Notation and comments

In this documentation we provide a brief description and demonstration of the capabilities of each function from the package. Most functions take “Y” - a list of the TT-cores “G1”, “G2”, …, “Gd” (3D numpy arrays) - as an input argument and return its updated representation as a new list of TT-cores or some related scalar values (mean, norm, etc.). Sometimes to demonstrate a specific function, it is also necessary to use some other functions from the package, in this case we do not provide comments for the auxiliary function, however all related information can be found in the relevant subsection.

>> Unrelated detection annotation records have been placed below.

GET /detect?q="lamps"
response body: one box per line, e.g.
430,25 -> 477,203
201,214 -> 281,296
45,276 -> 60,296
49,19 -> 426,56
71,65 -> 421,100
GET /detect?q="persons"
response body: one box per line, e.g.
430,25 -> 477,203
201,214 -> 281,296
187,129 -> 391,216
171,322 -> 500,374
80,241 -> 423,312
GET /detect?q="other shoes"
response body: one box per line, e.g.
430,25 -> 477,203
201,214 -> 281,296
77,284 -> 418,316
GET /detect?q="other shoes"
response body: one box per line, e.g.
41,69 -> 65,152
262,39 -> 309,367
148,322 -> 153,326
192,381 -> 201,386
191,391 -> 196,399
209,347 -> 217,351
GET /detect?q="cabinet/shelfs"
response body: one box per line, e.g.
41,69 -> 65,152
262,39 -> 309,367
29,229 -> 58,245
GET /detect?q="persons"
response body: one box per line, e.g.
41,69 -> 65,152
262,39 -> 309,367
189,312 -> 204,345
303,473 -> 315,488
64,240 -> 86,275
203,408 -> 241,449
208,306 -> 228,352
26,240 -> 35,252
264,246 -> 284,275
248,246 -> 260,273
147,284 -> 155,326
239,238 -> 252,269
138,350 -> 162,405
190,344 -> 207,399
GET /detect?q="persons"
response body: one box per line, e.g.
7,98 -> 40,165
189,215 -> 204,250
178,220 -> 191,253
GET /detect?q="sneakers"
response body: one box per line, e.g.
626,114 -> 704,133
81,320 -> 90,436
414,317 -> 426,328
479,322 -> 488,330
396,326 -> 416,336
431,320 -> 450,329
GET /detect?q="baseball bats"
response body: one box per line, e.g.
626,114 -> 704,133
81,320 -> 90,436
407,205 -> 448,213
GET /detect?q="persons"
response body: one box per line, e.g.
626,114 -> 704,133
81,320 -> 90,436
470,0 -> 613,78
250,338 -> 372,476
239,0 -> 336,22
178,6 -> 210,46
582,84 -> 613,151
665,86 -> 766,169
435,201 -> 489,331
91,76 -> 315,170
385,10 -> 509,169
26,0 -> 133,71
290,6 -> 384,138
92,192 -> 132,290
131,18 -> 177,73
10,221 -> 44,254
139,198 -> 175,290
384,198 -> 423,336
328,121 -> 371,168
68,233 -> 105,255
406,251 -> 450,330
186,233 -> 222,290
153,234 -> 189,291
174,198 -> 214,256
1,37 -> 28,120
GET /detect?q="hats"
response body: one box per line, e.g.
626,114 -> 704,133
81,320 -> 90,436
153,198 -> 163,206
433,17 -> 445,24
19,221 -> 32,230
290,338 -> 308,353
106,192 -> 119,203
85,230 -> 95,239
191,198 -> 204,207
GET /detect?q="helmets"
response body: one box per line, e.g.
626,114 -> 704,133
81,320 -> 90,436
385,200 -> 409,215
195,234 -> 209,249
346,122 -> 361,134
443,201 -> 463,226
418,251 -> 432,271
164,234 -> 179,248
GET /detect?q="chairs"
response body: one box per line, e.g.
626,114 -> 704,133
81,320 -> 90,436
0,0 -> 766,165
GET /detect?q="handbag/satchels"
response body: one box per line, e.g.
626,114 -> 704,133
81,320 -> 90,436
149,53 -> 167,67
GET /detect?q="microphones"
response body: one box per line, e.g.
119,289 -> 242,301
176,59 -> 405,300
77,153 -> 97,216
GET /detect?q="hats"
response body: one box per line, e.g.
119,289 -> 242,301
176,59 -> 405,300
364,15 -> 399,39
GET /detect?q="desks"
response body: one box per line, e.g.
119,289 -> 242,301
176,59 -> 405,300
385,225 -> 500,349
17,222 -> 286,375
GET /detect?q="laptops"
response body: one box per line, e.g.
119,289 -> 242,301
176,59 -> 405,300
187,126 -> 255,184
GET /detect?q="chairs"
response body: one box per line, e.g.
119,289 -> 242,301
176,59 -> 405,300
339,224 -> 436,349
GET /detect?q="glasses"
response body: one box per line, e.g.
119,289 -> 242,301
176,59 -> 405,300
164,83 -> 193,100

Please, note that all demos assume the following imports:

import numpy as np
import teneva
from time import perf_counter as tpc
np.random.seed(42)

In most cases, we use the following notation for function input arguments and intermediate variables:

  • “d” - number of dimensions of the tensor (multidimensional array) or of the multivariable function’s input;

  • “f” - multivariable function (black box), which is the real function of the “d”-dimensional argument;

  • “Y”, “Z” - “d”-dimensional TT-tensor, which is a python list of the length “d” combined of the “d” TT-cores (3-dimensional numpy arrays);

  • “G”, “Q” - TT-core, which is a 3-dimensional numpy array;

  • “a” / “b” - rectangular grid lower / upper bound for each dimension of the multivariable function input (list of the length “d”);

  • “n” - tensor size for each mode (list of the length “d”);

  • “m” - sample / batch size or computational budget (int);

  • “i” - a tensor multi-index (1-dimensional numpy array of the length “d”);

  • “I” - a set of tensor multi-indices (2-dimensional numpy array of the shape “samples” x “d”, where “samples” is the number of samples/indices/points). We also use postfixes “_trn”, “_vld” and “_tst” for the training, validation, and test datasets, respectively;

  • “X_data” - a set of function inputs (2-dimensional numpy array of the shape “samples” x “d”, where “samples” is the number of samples/points). We also use postfixes “_trn”, “_vld” and “_tst” for the training, validation, and test datasets, respectively;

  • “y_data” - a set of function outputs (1-dimensional numpy array of the shape “samples”, where “samples” is the number of samples/points). We also use postfixes “_trn”, “_vld” and “_tst” for the training, validation, and test datasets, respectively.